The movement of individuals can provide ecological benefits in the form of enhanced recolonization potential and buffering from low densities; however, too much movement can synchronize local populations leading to a reduced effiicacy of recolonization. Similarly, population geneticists have long recognized that the movement of individuals, while supporting genetic and phenotypic diversity locally, can lead to a migrational load that inhibits local adaption from occurring.
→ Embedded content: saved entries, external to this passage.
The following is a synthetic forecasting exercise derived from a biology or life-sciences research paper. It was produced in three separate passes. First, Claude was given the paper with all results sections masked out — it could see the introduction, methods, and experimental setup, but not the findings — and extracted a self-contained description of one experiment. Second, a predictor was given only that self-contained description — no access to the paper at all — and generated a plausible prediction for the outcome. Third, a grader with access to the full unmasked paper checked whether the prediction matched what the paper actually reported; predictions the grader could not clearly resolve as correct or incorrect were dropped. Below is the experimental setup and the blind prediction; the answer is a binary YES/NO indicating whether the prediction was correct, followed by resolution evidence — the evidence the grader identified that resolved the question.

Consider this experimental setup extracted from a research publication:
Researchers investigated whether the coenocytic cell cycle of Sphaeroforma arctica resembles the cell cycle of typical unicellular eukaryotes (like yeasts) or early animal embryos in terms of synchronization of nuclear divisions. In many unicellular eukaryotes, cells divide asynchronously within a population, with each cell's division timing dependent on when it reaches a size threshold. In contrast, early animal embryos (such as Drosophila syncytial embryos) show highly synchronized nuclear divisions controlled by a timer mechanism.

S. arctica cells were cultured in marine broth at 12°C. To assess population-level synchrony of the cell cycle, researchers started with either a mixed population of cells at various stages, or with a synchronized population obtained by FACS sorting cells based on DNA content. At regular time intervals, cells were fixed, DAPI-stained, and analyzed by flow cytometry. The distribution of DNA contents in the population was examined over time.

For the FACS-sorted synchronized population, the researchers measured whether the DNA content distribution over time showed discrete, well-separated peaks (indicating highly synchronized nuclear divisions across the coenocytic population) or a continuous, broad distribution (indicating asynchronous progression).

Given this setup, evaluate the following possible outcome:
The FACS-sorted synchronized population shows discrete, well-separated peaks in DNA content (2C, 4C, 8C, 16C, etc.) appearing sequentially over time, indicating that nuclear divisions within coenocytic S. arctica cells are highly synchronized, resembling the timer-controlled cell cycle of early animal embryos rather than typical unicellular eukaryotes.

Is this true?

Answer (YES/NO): YES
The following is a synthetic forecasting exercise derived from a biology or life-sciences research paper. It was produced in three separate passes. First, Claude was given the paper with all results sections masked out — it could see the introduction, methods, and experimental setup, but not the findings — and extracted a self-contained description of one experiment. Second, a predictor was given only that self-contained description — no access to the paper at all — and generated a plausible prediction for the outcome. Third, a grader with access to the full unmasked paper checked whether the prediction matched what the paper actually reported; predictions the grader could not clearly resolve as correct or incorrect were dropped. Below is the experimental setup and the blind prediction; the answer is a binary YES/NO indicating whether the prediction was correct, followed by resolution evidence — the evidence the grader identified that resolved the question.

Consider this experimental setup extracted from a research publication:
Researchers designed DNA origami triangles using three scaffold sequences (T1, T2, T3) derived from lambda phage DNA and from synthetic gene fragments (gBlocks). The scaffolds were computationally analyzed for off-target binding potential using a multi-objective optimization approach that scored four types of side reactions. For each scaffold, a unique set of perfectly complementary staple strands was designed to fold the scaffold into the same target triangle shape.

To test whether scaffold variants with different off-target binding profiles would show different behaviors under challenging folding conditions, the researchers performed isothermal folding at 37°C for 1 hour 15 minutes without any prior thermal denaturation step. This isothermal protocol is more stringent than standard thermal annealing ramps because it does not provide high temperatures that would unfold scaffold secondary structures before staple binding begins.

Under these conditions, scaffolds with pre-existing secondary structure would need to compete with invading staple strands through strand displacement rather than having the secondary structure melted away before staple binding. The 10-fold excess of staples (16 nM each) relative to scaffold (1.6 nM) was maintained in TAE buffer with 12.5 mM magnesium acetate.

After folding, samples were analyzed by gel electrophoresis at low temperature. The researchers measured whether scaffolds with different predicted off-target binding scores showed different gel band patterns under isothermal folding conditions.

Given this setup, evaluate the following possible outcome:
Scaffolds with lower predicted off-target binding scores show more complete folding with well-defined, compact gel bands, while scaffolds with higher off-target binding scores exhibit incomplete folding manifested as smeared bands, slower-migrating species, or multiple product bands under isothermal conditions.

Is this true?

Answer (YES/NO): NO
Understanding the balance of these processes can yield new insight into how the movmeent of individuals across a metapopulation impacts its ability to persist. We present a modeling framework that is robust to individual-level variation while accurately recognizing the discrete nature of events such as dispersal, brith and death in populaitons with overlapping generations. We apply this framework to a number of extisting questions in metapopulation ecology.
Results/Conclusions
We find that the common unimodal relationship between dispersal and persistence time (at the regional scale) is fundamentally altered when local adaptation is occuring. We find that persitence times are maximized at high dispersal rates. Here the detrimental effects of migrational load at high dispersal rates are mitigated because individuals may not contirbute to the gene-pool in cases where their traits are a poor match for their environment. The peak at intermediate dispersal rates is erased via the reduced efficacy of ecologial rescue when traits are mismatched. Incorporating both ecological and evolutionary perspectives into models of metapopulation dynamics generates the potential for such novel outcomes at the regional scale.